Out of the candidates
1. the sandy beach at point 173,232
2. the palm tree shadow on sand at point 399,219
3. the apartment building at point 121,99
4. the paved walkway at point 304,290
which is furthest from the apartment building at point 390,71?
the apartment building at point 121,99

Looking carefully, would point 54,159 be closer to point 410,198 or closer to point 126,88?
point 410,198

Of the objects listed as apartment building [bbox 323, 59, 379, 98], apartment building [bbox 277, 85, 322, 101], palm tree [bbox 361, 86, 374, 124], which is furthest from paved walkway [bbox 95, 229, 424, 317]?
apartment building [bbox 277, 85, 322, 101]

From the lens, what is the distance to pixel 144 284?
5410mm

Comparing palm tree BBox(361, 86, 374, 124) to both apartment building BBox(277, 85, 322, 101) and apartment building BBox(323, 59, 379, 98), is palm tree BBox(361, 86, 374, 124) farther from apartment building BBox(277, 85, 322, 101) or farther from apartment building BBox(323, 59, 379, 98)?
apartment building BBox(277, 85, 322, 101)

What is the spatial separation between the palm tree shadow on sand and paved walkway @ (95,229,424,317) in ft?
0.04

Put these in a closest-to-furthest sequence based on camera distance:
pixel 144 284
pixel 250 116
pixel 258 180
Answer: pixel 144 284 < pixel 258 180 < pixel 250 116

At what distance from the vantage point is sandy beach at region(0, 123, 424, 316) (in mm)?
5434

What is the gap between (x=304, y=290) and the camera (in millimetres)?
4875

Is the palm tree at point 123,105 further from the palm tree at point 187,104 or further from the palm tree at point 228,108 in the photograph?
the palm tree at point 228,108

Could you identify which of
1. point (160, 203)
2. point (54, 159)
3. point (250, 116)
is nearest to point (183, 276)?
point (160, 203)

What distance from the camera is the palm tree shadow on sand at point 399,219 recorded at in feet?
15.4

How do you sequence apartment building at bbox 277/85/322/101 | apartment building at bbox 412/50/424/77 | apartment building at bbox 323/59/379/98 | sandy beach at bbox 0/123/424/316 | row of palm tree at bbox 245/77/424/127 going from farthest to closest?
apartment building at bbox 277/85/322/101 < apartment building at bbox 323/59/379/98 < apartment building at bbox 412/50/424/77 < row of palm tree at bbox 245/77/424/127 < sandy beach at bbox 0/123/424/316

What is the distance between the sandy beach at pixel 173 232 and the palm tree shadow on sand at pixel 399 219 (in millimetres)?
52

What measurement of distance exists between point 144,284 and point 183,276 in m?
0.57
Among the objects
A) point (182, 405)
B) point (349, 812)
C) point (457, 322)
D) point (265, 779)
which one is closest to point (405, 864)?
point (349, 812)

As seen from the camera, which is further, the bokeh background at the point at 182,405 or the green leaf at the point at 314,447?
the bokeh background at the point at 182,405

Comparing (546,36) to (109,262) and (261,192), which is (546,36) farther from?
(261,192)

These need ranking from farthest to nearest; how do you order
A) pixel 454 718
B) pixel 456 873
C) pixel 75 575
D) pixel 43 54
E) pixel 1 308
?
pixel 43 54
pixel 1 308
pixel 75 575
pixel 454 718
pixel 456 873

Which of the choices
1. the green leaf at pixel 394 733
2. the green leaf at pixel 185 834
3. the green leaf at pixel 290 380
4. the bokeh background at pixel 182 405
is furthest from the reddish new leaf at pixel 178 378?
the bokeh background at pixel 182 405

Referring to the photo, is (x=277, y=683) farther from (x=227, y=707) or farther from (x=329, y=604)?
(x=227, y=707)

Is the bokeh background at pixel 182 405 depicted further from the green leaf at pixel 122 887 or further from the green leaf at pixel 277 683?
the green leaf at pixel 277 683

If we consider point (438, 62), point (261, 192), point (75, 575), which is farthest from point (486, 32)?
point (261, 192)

• **Instruction**:
Put every line of the records above into a numbered list, one line per item, and leave out the blank lines.

• **Correct answer**:
1. Out of the candidates
2. 1. the sandy beach at point 173,232
3. 2. the palm tree shadow on sand at point 399,219
4. 3. the apartment building at point 121,99
5. 4. the paved walkway at point 304,290
6. which is furthest from the apartment building at point 390,71?
7. the apartment building at point 121,99
8. Looking carefully, would point 54,159 be closer to point 410,198 or closer to point 126,88?
9. point 410,198
10. Of the objects listed as apartment building [bbox 323, 59, 379, 98], apartment building [bbox 277, 85, 322, 101], palm tree [bbox 361, 86, 374, 124], which is furthest from paved walkway [bbox 95, 229, 424, 317]?
11. apartment building [bbox 277, 85, 322, 101]
12. From the lens, what is the distance to pixel 144 284?
13. 5410mm
14. Comparing palm tree BBox(361, 86, 374, 124) to both apartment building BBox(277, 85, 322, 101) and apartment building BBox(323, 59, 379, 98), is palm tree BBox(361, 86, 374, 124) farther from apartment building BBox(277, 85, 322, 101) or farther from apartment building BBox(323, 59, 379, 98)?
15. apartment building BBox(277, 85, 322, 101)
16. What is the spatial separation between the palm tree shadow on sand and paved walkway @ (95,229,424,317) in ft?
17. 0.04
18. Put these in a closest-to-furthest sequence based on camera distance:
19. pixel 144 284
20. pixel 250 116
21. pixel 258 180
22. Answer: pixel 144 284 < pixel 258 180 < pixel 250 116
23. At what distance from the vantage point is sandy beach at region(0, 123, 424, 316) (in mm)?
24. 5434
25. What is the gap between (x=304, y=290) and the camera (in millimetres)?
26. 4875
27. Is the palm tree at point 123,105 further from the palm tree at point 187,104 or further from the palm tree at point 228,108 in the photograph?
28. the palm tree at point 228,108
29. Could you identify which of
30. 1. point (160, 203)
31. 2. point (54, 159)
32. 3. point (250, 116)
33. is nearest to point (183, 276)?
34. point (160, 203)
35. What distance from the camera is the palm tree shadow on sand at point 399,219 recorded at in feet?
36. 15.4
37. How do you sequence apartment building at bbox 277/85/322/101 | apartment building at bbox 412/50/424/77 | apartment building at bbox 323/59/379/98 | sandy beach at bbox 0/123/424/316 | row of palm tree at bbox 245/77/424/127 going from farthest to closest?
38. apartment building at bbox 277/85/322/101 < apartment building at bbox 323/59/379/98 < apartment building at bbox 412/50/424/77 < row of palm tree at bbox 245/77/424/127 < sandy beach at bbox 0/123/424/316
39. What is the distance between the sandy beach at pixel 173 232 and the palm tree shadow on sand at pixel 399 219 (in millimetres)?
40. 52
41. What measurement of distance exists between point 144,284 and point 183,276 in m?
42. 0.57
43. Among the objects
44. A) point (182, 405)
45. B) point (349, 812)
46. C) point (457, 322)
47. D) point (265, 779)
48. which one is closest to point (405, 864)?
49. point (349, 812)
50. As seen from the camera, which is further, the bokeh background at the point at 182,405 or the green leaf at the point at 314,447?
51. the bokeh background at the point at 182,405
52. Comparing (546,36) to (109,262) and (261,192), which is (546,36) farther from?
53. (261,192)
54. These need ranking from farthest to nearest; how do you order
55. A) pixel 454 718
56. B) pixel 456 873
57. C) pixel 75 575
58. D) pixel 43 54
59. E) pixel 1 308
60. ?
61. pixel 43 54
62. pixel 1 308
63. pixel 75 575
64. pixel 454 718
65. pixel 456 873
66. Which of the choices
67. 1. the green leaf at pixel 394 733
68. 2. the green leaf at pixel 185 834
69. 3. the green leaf at pixel 290 380
70. 4. the bokeh background at pixel 182 405
71. is furthest from the reddish new leaf at pixel 178 378?
72. the bokeh background at pixel 182 405
73. Referring to the photo, is (x=277, y=683) farther from (x=227, y=707) or farther from (x=329, y=604)?
74. (x=227, y=707)
75. Is the bokeh background at pixel 182 405 depicted further from the green leaf at pixel 122 887 or further from the green leaf at pixel 277 683?
76. the green leaf at pixel 277 683
77. If we consider point (438, 62), point (261, 192), point (75, 575), which is farthest from point (486, 32)?
78. point (261, 192)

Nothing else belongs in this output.